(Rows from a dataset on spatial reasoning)

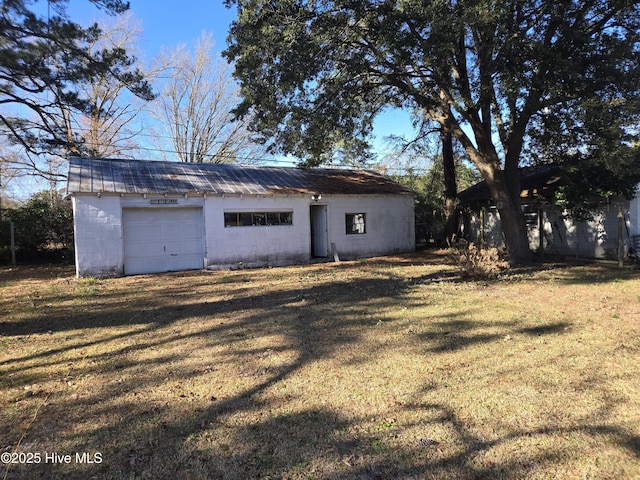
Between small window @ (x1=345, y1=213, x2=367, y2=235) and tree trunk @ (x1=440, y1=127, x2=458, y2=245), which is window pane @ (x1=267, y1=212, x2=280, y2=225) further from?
tree trunk @ (x1=440, y1=127, x2=458, y2=245)

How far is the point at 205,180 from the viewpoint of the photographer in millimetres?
16609

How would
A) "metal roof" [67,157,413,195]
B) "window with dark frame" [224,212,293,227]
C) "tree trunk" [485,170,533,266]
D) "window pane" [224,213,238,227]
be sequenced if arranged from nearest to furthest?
"tree trunk" [485,170,533,266] → "metal roof" [67,157,413,195] → "window pane" [224,213,238,227] → "window with dark frame" [224,212,293,227]

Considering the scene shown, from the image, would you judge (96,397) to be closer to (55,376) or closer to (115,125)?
(55,376)

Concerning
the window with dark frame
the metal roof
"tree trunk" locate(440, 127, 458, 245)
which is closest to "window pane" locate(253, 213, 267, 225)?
the window with dark frame

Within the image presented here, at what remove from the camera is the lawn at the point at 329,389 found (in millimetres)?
3064

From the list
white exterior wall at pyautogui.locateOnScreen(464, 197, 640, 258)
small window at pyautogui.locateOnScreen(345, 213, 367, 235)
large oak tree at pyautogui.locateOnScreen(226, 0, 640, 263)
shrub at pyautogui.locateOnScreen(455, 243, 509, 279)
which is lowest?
shrub at pyautogui.locateOnScreen(455, 243, 509, 279)

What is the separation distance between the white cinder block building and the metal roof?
1.5 inches

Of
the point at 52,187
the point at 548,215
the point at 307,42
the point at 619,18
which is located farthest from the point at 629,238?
the point at 52,187

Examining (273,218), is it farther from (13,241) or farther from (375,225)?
(13,241)

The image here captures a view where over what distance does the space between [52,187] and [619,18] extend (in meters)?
31.6

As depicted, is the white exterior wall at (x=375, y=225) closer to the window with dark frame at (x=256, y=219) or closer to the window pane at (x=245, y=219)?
the window with dark frame at (x=256, y=219)

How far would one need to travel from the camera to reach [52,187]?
2861cm

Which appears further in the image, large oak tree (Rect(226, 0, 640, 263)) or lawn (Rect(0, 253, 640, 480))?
large oak tree (Rect(226, 0, 640, 263))

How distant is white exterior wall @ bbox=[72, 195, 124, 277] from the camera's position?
13.5m
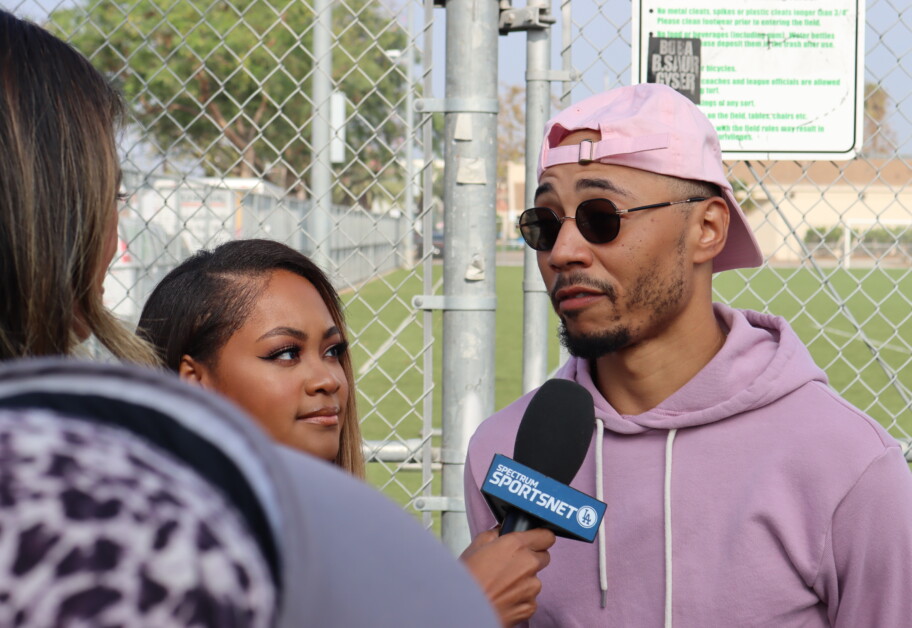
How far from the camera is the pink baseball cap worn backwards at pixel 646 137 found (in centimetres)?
204

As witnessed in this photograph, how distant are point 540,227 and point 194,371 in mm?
991

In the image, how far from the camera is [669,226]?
208 cm

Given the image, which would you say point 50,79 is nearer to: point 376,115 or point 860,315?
point 860,315

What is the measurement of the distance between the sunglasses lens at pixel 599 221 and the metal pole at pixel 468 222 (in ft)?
2.09

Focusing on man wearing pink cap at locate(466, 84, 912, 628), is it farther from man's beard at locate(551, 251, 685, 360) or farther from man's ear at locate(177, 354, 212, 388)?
man's ear at locate(177, 354, 212, 388)

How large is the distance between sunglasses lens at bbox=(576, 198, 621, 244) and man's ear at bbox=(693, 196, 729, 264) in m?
0.20

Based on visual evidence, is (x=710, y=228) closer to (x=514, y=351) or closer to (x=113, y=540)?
(x=113, y=540)

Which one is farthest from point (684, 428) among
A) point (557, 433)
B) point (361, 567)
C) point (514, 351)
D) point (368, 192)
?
point (514, 351)

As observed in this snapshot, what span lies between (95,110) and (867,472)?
1445 millimetres

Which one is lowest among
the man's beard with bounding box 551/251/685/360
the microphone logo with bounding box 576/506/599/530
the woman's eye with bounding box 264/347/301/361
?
the microphone logo with bounding box 576/506/599/530

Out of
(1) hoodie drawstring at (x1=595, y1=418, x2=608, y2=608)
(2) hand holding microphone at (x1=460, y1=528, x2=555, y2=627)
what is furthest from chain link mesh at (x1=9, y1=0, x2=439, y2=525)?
(2) hand holding microphone at (x1=460, y1=528, x2=555, y2=627)

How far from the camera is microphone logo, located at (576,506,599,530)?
159cm

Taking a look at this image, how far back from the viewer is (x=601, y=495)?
202cm

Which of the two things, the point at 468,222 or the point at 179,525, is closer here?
the point at 179,525
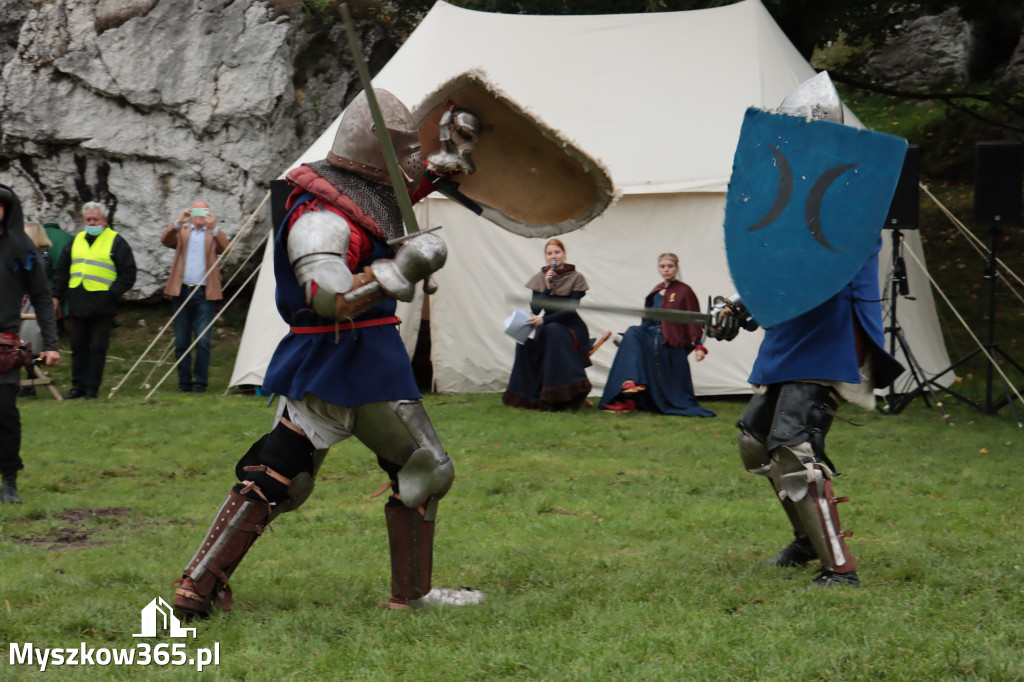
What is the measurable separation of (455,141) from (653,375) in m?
5.58

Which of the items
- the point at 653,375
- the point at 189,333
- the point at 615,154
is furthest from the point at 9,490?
the point at 615,154

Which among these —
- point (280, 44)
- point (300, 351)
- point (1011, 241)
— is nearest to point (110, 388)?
point (280, 44)

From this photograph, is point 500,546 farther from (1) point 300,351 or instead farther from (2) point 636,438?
(2) point 636,438

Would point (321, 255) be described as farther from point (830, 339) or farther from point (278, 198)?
point (278, 198)

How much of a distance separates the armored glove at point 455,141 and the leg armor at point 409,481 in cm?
87

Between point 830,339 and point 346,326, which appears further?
point 830,339

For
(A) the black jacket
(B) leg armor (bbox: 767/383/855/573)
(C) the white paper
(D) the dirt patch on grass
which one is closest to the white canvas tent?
(C) the white paper

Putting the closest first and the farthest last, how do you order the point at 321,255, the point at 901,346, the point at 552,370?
1. the point at 321,255
2. the point at 901,346
3. the point at 552,370

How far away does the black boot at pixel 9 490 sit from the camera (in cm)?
562

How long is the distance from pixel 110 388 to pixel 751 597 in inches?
316

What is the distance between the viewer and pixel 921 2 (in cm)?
1261

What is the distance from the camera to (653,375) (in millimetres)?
9188

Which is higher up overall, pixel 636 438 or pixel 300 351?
pixel 300 351

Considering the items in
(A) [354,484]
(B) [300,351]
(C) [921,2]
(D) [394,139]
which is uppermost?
(C) [921,2]
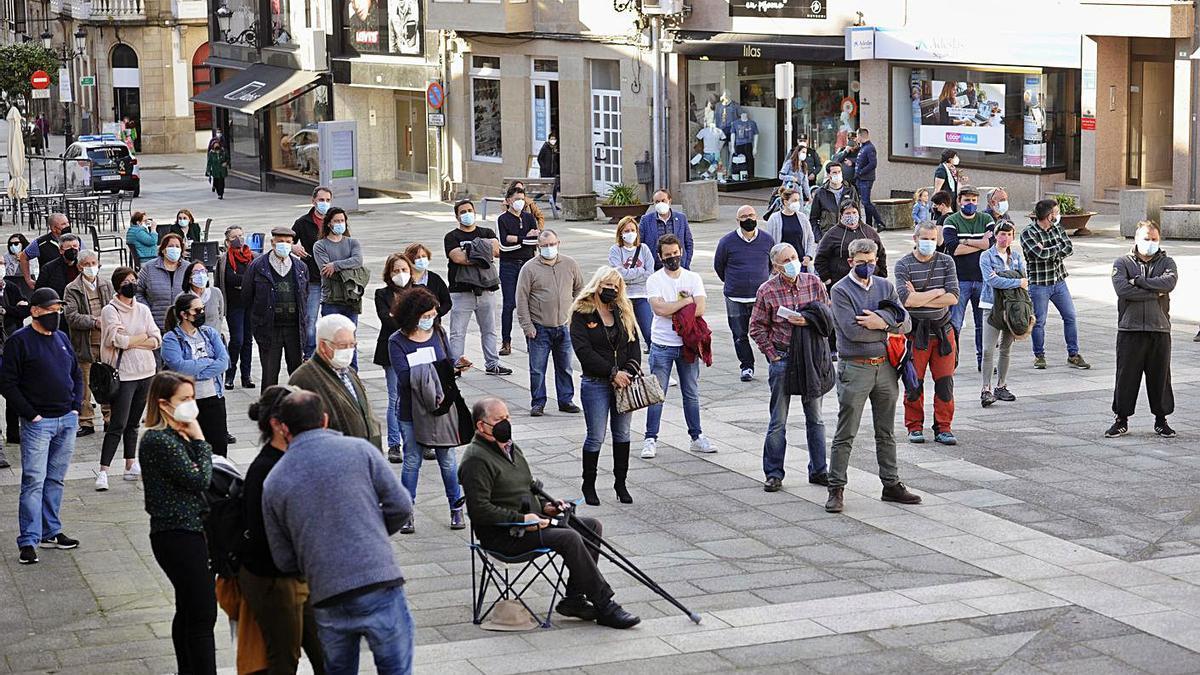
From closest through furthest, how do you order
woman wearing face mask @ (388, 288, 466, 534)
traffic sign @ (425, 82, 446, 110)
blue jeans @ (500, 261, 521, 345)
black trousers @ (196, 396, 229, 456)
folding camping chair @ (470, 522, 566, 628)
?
1. folding camping chair @ (470, 522, 566, 628)
2. woman wearing face mask @ (388, 288, 466, 534)
3. black trousers @ (196, 396, 229, 456)
4. blue jeans @ (500, 261, 521, 345)
5. traffic sign @ (425, 82, 446, 110)

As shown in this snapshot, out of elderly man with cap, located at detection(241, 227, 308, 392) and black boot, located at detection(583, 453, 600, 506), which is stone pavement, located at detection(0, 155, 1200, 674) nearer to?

### Exercise requirements
Rewrite all the records above, changing "viewpoint of the photographer" to "camera position" everywhere and keeping everything else the same. Leave the pictures out of your answer.

### Result of the task
Between small window @ (x1=345, y1=213, x2=367, y2=235) and tree trunk @ (x1=440, y1=127, x2=458, y2=245), which is window pane @ (x1=267, y1=212, x2=280, y2=225) further from?
tree trunk @ (x1=440, y1=127, x2=458, y2=245)

How far is the point at 205,180 from the camera position in millimetres?
16609

How would
A) "metal roof" [67,157,413,195]
B) "window with dark frame" [224,212,293,227]
C) "tree trunk" [485,170,533,266]
D) "window pane" [224,213,238,227]
be sequenced if arranged from nearest to furthest?
"tree trunk" [485,170,533,266] → "metal roof" [67,157,413,195] → "window pane" [224,213,238,227] → "window with dark frame" [224,212,293,227]

Considering the scene shown, from the image, would you judge (96,397) to be closer to (55,376) or closer to (115,125)?
(55,376)

Concerning
the window with dark frame
the metal roof
"tree trunk" locate(440, 127, 458, 245)
which is closest to "window pane" locate(253, 213, 267, 225)?
the window with dark frame

Within the image presented here, at what remove from the camera is the lawn at the point at 329,389 found (in millimetres)?
3064

From the list
white exterior wall at pyautogui.locateOnScreen(464, 197, 640, 258)
small window at pyautogui.locateOnScreen(345, 213, 367, 235)
large oak tree at pyautogui.locateOnScreen(226, 0, 640, 263)
shrub at pyautogui.locateOnScreen(455, 243, 509, 279)
which is lowest?
shrub at pyautogui.locateOnScreen(455, 243, 509, 279)

What is the separation distance between the white cinder block building and the metal roof?
1.5 inches

Of
the point at 52,187
the point at 548,215
the point at 307,42
the point at 619,18
which is located farthest from the point at 629,238?
the point at 52,187

Examining (273,218), is it farther from (13,241) or farther from (375,225)?
(13,241)

The image here captures a view where over what distance does the space between [52,187] and [619,18] extend (in meters)?
31.6

As depicted, is the white exterior wall at (x=375, y=225) closer to the window with dark frame at (x=256, y=219) or closer to the window pane at (x=245, y=219)?
the window with dark frame at (x=256, y=219)

How far would one need to travel from the camera to reach [52,187]?
2861cm

Which appears further in the image, large oak tree (Rect(226, 0, 640, 263)) or lawn (Rect(0, 253, 640, 480))?
large oak tree (Rect(226, 0, 640, 263))

How distant is white exterior wall @ bbox=[72, 195, 124, 277] from the camera's position?
13.5m
How far from the camera is the pink baseball cap worn backwards at pixel 646 137 found (in centimetres)?
204

As witnessed in this photograph, how distant are point 540,227 and point 194,371 in mm?
991

In the image, how far from the camera is [669,226]?
208 cm

Given the image, which would you say point 50,79 is nearer to: point 376,115 or point 860,315?
point 860,315

What is the measurement of the distance between the sunglasses lens at pixel 599 221 and the metal pole at pixel 468 222 (in ft)?
2.09

Focusing on man wearing pink cap at locate(466, 84, 912, 628), is it farther from man's beard at locate(551, 251, 685, 360) or farther from man's ear at locate(177, 354, 212, 388)?
man's ear at locate(177, 354, 212, 388)

How large is the distance between sunglasses lens at bbox=(576, 198, 621, 244) and man's ear at bbox=(693, 196, 729, 264) in m?
0.20

Based on visual evidence, is (x=710, y=228) closer to (x=514, y=351) or closer to (x=113, y=540)?
(x=113, y=540)

Which one is farthest from point (684, 428) among
A) point (557, 433)
B) point (361, 567)
C) point (514, 351)
D) point (368, 192)
?
point (514, 351)

As observed in this snapshot, what span lies between (95,110) and (867,472)?
1445 millimetres

Which one is lowest among
the man's beard with bounding box 551/251/685/360
the microphone logo with bounding box 576/506/599/530
the woman's eye with bounding box 264/347/301/361
?
the microphone logo with bounding box 576/506/599/530

Out of
(1) hoodie drawstring at (x1=595, y1=418, x2=608, y2=608)
(2) hand holding microphone at (x1=460, y1=528, x2=555, y2=627)
what is furthest from chain link mesh at (x1=9, y1=0, x2=439, y2=525)?
(2) hand holding microphone at (x1=460, y1=528, x2=555, y2=627)

How far from the camera is microphone logo, located at (576,506,599,530)?
159cm

Taking a look at this image, how far back from the viewer is (x=601, y=495)?
202cm

Which of the two things, the point at 468,222 or the point at 179,525, is closer here?
the point at 179,525
What is the measurable separation of (455,141) from (653,375) in m?
5.58

Which of the items
- the point at 653,375
- the point at 189,333
- the point at 615,154
is furthest from the point at 9,490?
the point at 615,154

Which among these —
- point (280, 44)
- point (300, 351)
- point (1011, 241)
— is nearest to point (110, 388)?
point (280, 44)

From this photograph, is point 500,546 farther from (1) point 300,351 or instead farther from (2) point 636,438?
(2) point 636,438

Would point (321, 255) be described as farther from point (830, 339) or farther from point (278, 198)?
point (278, 198)

How much of a distance separates the armored glove at point 455,141 and the leg armor at point 409,481 in cm?
87

Between point 830,339 and point 346,326, which appears further?
point 830,339

For
(A) the black jacket
(B) leg armor (bbox: 767/383/855/573)
(C) the white paper
(D) the dirt patch on grass
which one is closest to the white canvas tent?
(C) the white paper

Putting the closest first and the farthest last, how do you order the point at 321,255, the point at 901,346, the point at 552,370?
1. the point at 321,255
2. the point at 901,346
3. the point at 552,370

How far away does the black boot at pixel 9 490 sit from the camera (in cm)?
562

How long is the distance from pixel 110 388 to pixel 751 597 in inches?
316

What is the distance between the viewer and pixel 921 2 (in cm)?
1261

What is the distance from the camera to (653,375) (in millimetres)?
9188

Which is higher up overall, pixel 636 438 or pixel 300 351?
pixel 300 351

Considering the items in
(A) [354,484]
(B) [300,351]
(C) [921,2]
(D) [394,139]
which is uppermost?
(C) [921,2]
From closest through furthest, how do you order
woman wearing face mask @ (388, 288, 466, 534)
traffic sign @ (425, 82, 446, 110)
blue jeans @ (500, 261, 521, 345)
black trousers @ (196, 396, 229, 456)
folding camping chair @ (470, 522, 566, 628)
?
1. folding camping chair @ (470, 522, 566, 628)
2. woman wearing face mask @ (388, 288, 466, 534)
3. black trousers @ (196, 396, 229, 456)
4. blue jeans @ (500, 261, 521, 345)
5. traffic sign @ (425, 82, 446, 110)

As shown in this snapshot, out of elderly man with cap, located at detection(241, 227, 308, 392) and black boot, located at detection(583, 453, 600, 506), which is stone pavement, located at detection(0, 155, 1200, 674) nearer to?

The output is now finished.